## BRANO FORNITO
++++++++++++++++++++
La Voce delle Persone con Afasia accoglie i visitatori della Biennale

L’artista italiano Luca Buvoli, che vive e lavora a New York, porta avanti da anni un percorso artistico che si rifà al movimento futurista, rivisitandone l’eredità, discutendo e contestando i principi nazionalistici e di “elegia” del movimento, della violenza, dell’efficienza…..
Alcune persone con Afasia si sono prestate a partecipare ad una sua recente installazione artistica. Sono stati videoripresi mentre leggevano un brano del “Manifesto Futurista” di Marinetti. L’artista ha poi trasformato i video in filmati d’animazione, dove si evidenzia chiaramente il contrasto fra le parole del testo che inneggia alla velocità, alla violenza, all’efficienza con la lettura ovviamente rallentata (per dettagli sul progetto Velocity Zero, vedi http://www.lucabuvoli.com/).
++++++++++++++++++++
## RECORD ESTRATTI
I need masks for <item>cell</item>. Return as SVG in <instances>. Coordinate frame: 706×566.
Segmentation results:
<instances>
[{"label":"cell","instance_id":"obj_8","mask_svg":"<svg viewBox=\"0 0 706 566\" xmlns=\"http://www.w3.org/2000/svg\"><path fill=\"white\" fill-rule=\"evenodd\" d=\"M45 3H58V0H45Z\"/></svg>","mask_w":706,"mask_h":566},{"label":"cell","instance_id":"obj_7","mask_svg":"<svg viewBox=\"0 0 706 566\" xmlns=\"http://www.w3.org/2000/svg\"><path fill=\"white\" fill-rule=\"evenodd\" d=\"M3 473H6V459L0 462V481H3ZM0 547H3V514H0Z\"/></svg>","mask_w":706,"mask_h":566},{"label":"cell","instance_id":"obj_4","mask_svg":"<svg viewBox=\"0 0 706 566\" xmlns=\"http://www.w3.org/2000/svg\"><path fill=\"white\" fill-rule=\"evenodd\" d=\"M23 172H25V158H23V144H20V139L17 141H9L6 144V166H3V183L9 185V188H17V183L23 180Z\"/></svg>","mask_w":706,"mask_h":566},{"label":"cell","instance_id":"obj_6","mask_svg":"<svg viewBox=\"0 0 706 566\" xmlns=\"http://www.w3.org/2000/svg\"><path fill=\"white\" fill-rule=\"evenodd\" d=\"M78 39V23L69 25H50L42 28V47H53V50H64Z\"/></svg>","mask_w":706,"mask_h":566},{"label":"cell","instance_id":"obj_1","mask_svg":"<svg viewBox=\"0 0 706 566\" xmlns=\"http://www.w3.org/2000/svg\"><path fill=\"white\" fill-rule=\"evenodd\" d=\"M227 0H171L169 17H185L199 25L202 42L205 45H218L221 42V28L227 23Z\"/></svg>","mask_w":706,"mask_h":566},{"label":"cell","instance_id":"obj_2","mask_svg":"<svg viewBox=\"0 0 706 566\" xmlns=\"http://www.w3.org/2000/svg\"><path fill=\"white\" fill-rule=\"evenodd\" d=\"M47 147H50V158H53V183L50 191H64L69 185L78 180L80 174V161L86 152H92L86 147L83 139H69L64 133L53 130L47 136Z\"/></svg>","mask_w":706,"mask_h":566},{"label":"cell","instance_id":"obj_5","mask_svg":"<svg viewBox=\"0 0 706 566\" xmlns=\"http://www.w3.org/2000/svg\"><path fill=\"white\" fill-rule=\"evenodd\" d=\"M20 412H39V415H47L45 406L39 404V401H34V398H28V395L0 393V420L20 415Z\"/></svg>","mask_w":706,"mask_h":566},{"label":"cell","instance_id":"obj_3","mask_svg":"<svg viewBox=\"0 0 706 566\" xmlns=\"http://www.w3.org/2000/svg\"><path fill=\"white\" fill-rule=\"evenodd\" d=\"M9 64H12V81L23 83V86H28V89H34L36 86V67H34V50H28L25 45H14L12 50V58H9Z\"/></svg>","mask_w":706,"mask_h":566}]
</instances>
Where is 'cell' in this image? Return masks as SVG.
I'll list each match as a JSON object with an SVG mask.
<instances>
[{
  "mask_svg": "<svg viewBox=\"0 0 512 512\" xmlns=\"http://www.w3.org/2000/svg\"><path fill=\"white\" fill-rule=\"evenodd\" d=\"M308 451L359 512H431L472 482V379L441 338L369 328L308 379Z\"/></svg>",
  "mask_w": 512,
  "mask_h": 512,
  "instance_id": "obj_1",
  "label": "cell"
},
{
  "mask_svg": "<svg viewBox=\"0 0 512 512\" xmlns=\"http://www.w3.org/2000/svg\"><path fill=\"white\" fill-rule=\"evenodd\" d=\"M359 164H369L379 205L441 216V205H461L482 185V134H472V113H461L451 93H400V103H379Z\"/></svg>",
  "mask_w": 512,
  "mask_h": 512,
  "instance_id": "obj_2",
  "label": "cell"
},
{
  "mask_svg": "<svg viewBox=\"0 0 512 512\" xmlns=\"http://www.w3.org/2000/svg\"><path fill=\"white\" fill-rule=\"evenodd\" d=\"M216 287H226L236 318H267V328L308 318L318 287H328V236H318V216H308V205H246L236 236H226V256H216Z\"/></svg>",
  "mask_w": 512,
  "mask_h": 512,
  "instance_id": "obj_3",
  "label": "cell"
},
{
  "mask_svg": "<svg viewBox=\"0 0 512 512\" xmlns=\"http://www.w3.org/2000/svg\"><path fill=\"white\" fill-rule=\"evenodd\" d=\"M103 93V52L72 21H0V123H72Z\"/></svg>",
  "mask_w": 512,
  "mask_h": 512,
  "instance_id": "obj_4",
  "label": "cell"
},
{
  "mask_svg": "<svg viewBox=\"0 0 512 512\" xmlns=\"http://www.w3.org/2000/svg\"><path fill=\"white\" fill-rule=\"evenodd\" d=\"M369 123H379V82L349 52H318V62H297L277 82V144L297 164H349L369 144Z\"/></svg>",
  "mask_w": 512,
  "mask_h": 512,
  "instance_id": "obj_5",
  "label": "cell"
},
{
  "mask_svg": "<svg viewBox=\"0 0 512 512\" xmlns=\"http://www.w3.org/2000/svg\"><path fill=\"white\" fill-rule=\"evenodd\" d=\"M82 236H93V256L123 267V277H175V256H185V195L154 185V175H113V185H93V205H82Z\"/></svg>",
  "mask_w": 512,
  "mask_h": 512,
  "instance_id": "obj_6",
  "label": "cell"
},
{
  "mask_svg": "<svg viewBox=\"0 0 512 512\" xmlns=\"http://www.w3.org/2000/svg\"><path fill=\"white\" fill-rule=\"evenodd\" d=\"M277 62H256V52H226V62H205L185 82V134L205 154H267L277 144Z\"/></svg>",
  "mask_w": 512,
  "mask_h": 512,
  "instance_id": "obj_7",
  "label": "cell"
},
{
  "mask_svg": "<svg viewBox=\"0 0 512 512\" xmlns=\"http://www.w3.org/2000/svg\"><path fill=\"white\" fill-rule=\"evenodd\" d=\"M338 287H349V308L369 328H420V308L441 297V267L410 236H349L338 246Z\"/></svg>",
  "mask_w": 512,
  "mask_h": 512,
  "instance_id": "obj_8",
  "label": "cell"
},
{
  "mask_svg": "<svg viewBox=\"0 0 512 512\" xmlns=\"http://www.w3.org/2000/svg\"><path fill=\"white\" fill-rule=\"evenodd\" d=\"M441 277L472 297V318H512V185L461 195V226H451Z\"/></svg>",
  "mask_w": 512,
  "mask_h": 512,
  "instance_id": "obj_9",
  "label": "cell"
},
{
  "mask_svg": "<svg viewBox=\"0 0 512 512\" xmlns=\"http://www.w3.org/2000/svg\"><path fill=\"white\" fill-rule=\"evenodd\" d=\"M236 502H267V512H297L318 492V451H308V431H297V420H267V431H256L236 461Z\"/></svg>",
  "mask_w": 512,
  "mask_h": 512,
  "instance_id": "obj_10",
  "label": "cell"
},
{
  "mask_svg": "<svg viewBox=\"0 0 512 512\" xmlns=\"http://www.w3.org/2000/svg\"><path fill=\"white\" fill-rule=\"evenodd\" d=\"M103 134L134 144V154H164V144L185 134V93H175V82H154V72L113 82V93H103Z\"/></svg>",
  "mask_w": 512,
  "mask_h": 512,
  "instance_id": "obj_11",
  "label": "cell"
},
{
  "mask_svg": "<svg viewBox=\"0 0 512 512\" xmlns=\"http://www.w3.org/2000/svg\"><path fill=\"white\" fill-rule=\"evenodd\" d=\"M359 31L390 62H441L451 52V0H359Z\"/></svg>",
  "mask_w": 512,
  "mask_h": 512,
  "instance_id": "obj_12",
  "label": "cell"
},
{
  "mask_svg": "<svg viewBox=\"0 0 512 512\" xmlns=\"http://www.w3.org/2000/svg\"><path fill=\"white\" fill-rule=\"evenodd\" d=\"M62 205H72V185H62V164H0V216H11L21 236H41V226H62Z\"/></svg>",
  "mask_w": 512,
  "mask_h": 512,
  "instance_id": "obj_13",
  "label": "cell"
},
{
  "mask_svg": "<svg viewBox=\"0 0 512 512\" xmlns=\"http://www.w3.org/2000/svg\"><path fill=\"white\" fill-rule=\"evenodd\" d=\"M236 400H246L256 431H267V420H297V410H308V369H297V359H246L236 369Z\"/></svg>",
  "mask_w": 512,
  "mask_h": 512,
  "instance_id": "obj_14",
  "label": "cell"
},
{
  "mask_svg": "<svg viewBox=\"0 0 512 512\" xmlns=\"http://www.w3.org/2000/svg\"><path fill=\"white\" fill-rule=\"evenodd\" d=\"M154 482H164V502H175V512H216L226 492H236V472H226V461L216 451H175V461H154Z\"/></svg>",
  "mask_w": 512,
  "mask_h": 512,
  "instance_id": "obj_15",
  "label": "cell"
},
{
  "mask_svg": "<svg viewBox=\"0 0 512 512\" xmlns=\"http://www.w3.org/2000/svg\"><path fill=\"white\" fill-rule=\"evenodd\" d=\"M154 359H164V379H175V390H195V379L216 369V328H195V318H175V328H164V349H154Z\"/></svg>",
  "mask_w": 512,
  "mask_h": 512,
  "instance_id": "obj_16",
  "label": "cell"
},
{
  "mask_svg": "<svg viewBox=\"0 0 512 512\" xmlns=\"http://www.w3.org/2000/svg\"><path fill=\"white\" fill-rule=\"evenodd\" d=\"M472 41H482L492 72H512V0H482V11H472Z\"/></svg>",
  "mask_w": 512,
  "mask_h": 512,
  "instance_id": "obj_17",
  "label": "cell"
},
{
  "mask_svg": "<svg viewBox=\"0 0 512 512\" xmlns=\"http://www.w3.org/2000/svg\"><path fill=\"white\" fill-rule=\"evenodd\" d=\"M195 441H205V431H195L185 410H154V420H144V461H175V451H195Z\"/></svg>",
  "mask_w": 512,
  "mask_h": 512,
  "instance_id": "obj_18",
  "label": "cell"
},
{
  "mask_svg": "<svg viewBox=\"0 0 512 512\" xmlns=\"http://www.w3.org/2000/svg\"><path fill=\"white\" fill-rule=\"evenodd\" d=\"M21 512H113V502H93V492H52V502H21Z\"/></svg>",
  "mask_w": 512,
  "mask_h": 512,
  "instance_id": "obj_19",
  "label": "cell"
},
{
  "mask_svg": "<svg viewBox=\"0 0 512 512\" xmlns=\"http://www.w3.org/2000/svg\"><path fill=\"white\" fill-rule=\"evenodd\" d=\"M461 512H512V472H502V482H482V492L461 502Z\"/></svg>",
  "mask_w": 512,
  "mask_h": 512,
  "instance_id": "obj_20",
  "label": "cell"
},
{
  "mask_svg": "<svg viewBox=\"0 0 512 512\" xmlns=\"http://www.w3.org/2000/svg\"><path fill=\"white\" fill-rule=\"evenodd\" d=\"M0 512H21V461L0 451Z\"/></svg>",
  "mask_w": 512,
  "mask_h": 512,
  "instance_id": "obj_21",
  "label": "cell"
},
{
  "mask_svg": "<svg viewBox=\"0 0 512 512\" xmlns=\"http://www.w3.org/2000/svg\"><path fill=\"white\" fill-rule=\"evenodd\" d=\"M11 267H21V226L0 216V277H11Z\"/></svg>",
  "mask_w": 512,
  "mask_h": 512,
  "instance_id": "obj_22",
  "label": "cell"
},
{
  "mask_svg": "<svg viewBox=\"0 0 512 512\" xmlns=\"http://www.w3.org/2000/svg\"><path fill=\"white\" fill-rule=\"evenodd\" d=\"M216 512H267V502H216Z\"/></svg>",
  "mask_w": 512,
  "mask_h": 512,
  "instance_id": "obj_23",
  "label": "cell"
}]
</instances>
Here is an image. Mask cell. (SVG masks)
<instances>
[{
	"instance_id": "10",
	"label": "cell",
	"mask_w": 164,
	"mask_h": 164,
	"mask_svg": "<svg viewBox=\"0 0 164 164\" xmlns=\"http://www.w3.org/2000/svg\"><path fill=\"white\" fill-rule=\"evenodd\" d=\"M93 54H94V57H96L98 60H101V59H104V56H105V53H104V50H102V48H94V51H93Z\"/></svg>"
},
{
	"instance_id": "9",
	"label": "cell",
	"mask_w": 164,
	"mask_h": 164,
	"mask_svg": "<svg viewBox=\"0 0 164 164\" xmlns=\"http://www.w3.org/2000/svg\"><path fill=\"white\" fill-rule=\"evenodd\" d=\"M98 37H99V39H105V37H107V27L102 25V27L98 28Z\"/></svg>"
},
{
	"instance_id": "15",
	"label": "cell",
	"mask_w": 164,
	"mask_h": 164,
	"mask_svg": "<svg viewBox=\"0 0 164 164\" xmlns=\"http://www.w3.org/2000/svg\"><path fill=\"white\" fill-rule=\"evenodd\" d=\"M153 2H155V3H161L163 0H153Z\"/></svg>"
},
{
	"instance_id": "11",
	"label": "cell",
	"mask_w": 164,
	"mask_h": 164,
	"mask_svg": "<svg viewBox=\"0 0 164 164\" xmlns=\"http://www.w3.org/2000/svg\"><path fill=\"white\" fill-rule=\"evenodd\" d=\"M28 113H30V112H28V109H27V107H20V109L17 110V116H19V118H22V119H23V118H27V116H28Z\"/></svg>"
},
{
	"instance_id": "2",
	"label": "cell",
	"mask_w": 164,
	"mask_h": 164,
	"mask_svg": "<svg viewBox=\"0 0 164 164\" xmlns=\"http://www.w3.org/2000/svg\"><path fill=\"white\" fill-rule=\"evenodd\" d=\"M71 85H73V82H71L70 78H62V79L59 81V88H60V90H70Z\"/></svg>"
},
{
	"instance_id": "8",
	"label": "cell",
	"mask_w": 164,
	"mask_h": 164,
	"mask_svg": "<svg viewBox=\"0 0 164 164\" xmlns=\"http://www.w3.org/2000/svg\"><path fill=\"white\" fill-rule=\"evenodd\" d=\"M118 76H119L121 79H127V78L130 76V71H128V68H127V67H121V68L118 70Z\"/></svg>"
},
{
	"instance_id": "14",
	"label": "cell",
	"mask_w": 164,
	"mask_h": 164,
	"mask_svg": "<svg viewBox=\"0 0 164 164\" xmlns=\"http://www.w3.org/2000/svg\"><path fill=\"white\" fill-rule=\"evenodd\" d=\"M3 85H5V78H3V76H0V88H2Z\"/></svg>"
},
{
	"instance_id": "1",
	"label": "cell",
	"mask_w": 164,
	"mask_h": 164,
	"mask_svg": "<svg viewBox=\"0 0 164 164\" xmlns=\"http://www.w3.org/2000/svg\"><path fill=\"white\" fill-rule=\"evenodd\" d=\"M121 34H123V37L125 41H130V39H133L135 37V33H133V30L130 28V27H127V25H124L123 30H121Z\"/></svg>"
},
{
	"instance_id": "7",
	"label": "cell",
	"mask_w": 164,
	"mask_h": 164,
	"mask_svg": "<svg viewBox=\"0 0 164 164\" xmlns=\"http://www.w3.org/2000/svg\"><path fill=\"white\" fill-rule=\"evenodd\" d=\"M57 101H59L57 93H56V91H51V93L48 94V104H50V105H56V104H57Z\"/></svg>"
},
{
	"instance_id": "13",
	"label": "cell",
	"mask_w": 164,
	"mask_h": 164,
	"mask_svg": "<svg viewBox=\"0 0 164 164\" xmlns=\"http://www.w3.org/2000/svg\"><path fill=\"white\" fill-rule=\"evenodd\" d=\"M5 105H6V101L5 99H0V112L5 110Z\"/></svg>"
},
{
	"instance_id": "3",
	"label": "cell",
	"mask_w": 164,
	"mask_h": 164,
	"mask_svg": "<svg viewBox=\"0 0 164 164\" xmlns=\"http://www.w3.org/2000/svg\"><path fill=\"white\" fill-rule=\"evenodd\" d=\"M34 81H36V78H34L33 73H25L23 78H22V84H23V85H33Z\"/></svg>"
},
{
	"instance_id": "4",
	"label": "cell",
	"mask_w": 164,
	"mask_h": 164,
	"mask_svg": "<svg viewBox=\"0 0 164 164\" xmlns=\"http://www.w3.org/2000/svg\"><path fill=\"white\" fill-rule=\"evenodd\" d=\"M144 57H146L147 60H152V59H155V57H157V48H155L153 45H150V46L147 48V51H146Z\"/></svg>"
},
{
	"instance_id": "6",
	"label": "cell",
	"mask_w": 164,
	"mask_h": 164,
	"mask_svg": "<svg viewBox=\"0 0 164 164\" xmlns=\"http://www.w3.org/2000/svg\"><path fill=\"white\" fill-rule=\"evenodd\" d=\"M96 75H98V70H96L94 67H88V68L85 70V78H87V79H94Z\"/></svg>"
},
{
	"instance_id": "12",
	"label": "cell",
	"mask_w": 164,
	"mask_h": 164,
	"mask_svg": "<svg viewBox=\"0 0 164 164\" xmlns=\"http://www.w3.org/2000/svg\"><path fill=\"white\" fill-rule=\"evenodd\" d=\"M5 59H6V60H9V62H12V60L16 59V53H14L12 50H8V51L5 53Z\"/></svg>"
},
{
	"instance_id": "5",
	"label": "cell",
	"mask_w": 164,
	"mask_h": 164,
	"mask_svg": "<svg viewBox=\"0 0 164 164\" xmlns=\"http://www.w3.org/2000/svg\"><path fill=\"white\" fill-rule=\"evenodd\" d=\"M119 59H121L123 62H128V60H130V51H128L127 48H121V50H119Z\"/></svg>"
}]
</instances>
++++++++++++++++++++
## USO DELLE INFORMAZIONI
• 1. Rispondi in base al brano:
(a) Dove vive e lavora Luca Buvoli?
(b) Quale testo leggevano le persone con afasia nei video?
(c) In che cosa l'artista ha trasformato i video?
• 2. Riscrivi come elenco il paragrafo del brano che comincia con "Alcune persone con Afasia", conservandone i fatti principali.
• 3. Ricopia dal brano la parte che inizia con le parole contenenti "L’artista italiano Luca" e termina con "della violenza, dell’efficienza…..".

## RISULTATI DEGLI ESERCIZI
• 1.
(a) A New York.
(b) Un brano del "Manifesto Futurista" di Marinetti.
(c) In filmati d'animazione.

• 2.
- Alcune persone con afasia hanno partecipato a una recente installazione dell'artista.
- Sono state riprese in video mentre leggevano un brano del "Manifesto Futurista" di Marinetti.
- L'artista ha trasformato i video in filmati d'animazione.
- I filmati mostrano il contrasto tra un testo che esalta velocità, violenza ed efficienza e una lettura rallentata.
- I dettagli sul progetto Velocity Zero si trovano su http://www.lucabuvoli.com/.

• 3.
L’artista italiano Luca Buvoli, che vive e lavora a New York, porta avanti da anni un percorso artistico che si rifà al movimento futurista, rivisitandone l’eredità, discutendo e contestando i principi nazionalistici e di “elegia” del movimento, della violenza, dell’efficienza…..